Rimasto solo, Severus si prese di nuovo la testa tra le mani. Poi un singhiozzo profondo scosse tutto il suo corpo.
“Perdonami…” mormorò con voce rotta. “Perdonami, Lily… ti prego, perdonami, amore mio, mio unica e sola stella…” E incrociando le braccia, lentamente abbassò il capo appoggiandovelo sopra e rimanendo immobile in una sorta di quieta preghiera.
La donna aveva assistito in un silenzio che ribolliva di emozioni. A quel punto non riuscì più a frenarsi e si voltò verso il suo accompagnatore, per scoprire che Albus la stava guardando con una strana intensità.
“Io non posso far nulla,” sussurrò il vecchio mago. “Ma lei può. Con la magia del mondo di fuori.” Poi aggiunse, chinando la testa. “La prego…”
Per un attimo, la donna rimase interdetta, poi di colpo capì e, chinando la testa, si concentrò in una muta richiesta.
Ed ecco, una strana luce cominciò ad irradiarsi dal centro della stanza, diventando sempre più luminosa.
Una creatura eterea, un fantasma palpitante, parve lentamente prendere forma di fronte alla scrivania a cui era seduto Severus, ancora inconsapevole del prodigio che stava avvenendo davanti ai suoi occhi. Ma la luce che adesso danzava nella stanza, rischiarandola con crescente intensità, stava filtrando attraverso le braccia incrociate e la stoffa scura delle sue maniche.
Stupito, Severus alzò la testa e il respiro gli si fermò in gola.
Di fronte a lui stava la forma splendente di una giovane donna, i capelli sciolti che ondeggiavano nell’aria e le braccia protese. Un sorriso meraviglioso le illuminava il viso.
“Lily….” Mormorò Severus, e gli occhi gli si riempirono di lacrime.
Il fantasma non profferì parola, ma gli si avvicinò sfavillando etereo, insostenibile nel suo splendore, e con infinita tenerezza, fece scorrere le mani sul volto del mago in una carezza incorporea e struggente.
Le lacrime ora scendevano lente sulle guance di Severus, che non staccava gli occhi dal viso di lei.
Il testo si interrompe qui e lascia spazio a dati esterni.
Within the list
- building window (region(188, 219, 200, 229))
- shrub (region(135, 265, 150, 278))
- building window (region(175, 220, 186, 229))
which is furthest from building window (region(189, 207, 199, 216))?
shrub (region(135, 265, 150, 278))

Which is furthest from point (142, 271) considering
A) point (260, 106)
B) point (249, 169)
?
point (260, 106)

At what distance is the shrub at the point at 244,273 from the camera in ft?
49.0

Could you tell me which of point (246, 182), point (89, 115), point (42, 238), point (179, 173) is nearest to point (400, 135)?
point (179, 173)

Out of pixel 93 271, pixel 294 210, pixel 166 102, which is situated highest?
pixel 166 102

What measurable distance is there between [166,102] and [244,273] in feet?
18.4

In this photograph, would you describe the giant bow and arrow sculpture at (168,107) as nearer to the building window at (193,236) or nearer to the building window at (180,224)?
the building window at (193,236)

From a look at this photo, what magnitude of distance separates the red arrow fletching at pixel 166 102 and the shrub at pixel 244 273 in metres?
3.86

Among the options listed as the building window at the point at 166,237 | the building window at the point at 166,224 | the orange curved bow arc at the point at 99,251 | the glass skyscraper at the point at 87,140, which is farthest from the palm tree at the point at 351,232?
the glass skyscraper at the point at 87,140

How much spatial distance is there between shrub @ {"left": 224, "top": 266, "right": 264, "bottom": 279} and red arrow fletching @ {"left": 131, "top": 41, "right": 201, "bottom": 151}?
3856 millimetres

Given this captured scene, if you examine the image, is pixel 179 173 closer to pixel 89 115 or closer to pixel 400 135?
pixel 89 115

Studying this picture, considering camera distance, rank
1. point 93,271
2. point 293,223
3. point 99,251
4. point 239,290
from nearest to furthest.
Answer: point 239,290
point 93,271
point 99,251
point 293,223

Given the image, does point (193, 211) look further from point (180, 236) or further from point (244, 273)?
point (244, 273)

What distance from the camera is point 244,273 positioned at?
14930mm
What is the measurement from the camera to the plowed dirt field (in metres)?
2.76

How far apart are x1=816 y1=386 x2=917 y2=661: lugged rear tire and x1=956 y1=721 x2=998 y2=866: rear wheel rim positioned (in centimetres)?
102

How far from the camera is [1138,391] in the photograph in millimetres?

Attonito, perso in uno stupore fatato, il mago contemplava l’immagine della donna così amata e ormai perduta per sempre, timoroso di spezzare l’incanto che gliela restituiva così vividamente.
Poi Lily si ritrasse, sfiorando timidamente la fronte del mago con le dita. Comprendendo che era un addio, Severus alzò una mano tentando di trattenerla, e ripetè ancora il suo nome come un’invocazione.
“Lily…” sussurrò mentre la forma di lei svaniva gradualmente e la sua luminosità si spegneva nella quieta luce delle candele.
Il silenzio riempì la stanza. La donna aveva l’impressione di poter sentire i battiti del cuore di Severus. La luce di Lily sembrava aver rischiarato il viso del mago donandogli un’espressione di gioia ultraterrena e accendendo il suo sguardo di una miriade di scintille.
Poi qualcuno bussò bruscamente alla porta, e una voce rozza chiamò, “Stai arrivando, Snape? Mica vorrai farci aspettare proprio stasera! Il tacchino ripieno è buono quando è caldo!”
Severus respirò lentamente e chiuse gli occhi come ad imprigionarvi per sempre la visione che ancora gli splendeva nel cuore.
Quindi, riaprendo gli occhi, di nuovo padrone di se stesso, rispose col suo tono freddamente ironico, “Non sia mai che Severus Snape ti privi del tuo piacere, Amycus. Quantomeno, non questa sera. Eccomi, sono pronto. “ Poi chinando la testa, ripetè sottovoce, come un giuramento, “Sì… Sono pronto.”
E si alzò dalla sedia, il volto di nuovo impenetrabile che celava ogni emozione.
La donna e Silente lo guardarono uscire dalla stanza, fiero ed eretto, il passo sicuro, mentre la voce rozza di Amycus si profondeva in scuse e complimenti.
Silente si voltò verso la donna. “Grazie,” mormorò, e svanì per riapparire nel ritratto sul muro.
Un attimo dopo, anche la donna sparì dalla stanza con un lieve pop.